CPU & Memory Profiling pprof
This execution chart was exported using go tool pprof during a standard benchmark run:
Register CPU
Register Memory
Performance Note: The CPU graph shows that a massive 95.58% of the system's processing power is spent entirely on the heavy math needed to securely hash user passwords. Additionally, the memory tracking graph confirms that the application runs cleanly under high parallel pressure with absolutely zero memory leaks.
Login CPU
Login Memory
Performance Note: The CPU profile confirms that over 56% of processing power goes straight into the heavy Bcrypt hashing to safely check user credentials. Because the surrounding gRPC server and router paths stay tiny and thin, the setup introduces virtually zero framework lag. Furthermore, memory metrics show clean, steady utilization under parallel load with absolutely zero memory leaks.
Reset Password CPU
Reset Password Memory
Performance Note: Even with the extra work of checking the password history (Base 1), a massive 69.32% of the CPU time is still spent on the core Bcrypt. The rest of the gRPC framework runs perfectly thin with almost zero resource overhead. Additionally, the memory allocation graph scales steadily and cleans up immediately after execution, confirming absolutely zero memory leaks.
Production Artifacts & Image Footprint
Using Google's Distroless base images removes all unnecessary programs, shells, and packages from the final container. This leaves behind only the compiled application binary, which significantly hardens security by removing things that attackers could exploit.
Because the containers are stripped of this extra bloat, the deployment footprint is extremely small. The worker image compresses down to 5.86 MB and the main service to 13.4 MB, allowing for near-instant network transfers and fast scaling in production environments.

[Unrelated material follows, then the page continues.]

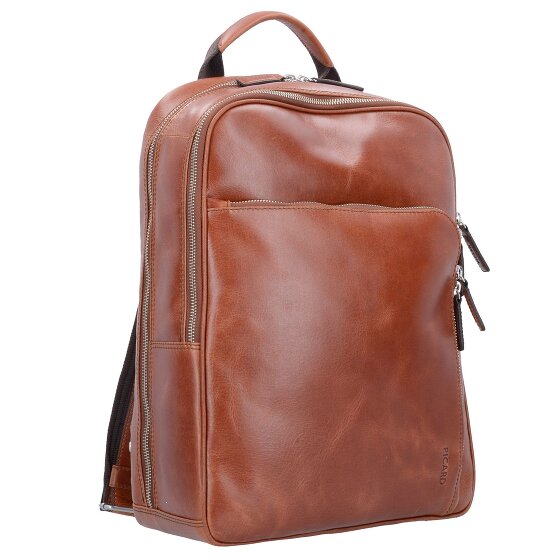 Picard Buddy Business-Rucksack Leder 39 cm Laptopfach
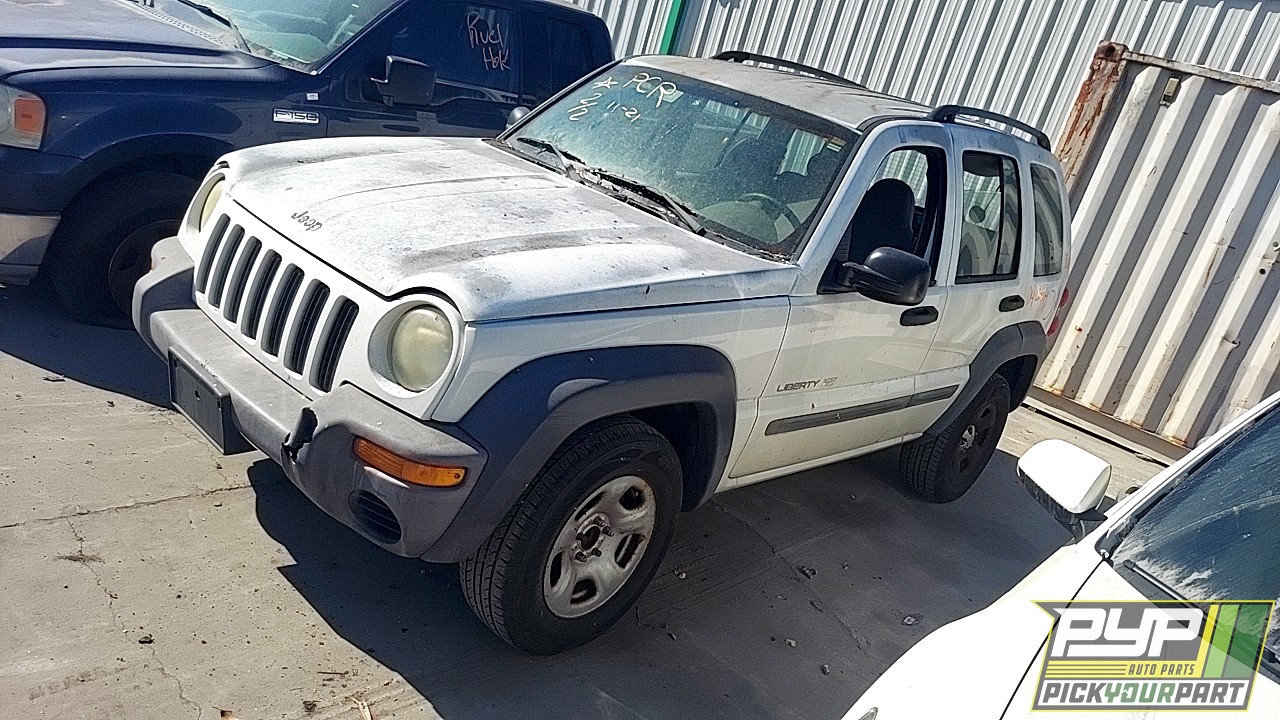 2004 JEEP LIBERTY partes disponibles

Note for Engineering Managers & Teams
Don't just take my word for these profiling charts! This entire environment is fully containerized and reproducible. If you want to audit the performance metrics or verify the zero-leak memory footprint on your own machine, simply follow the setup steps above to clone the repository and run the pipeline yourself.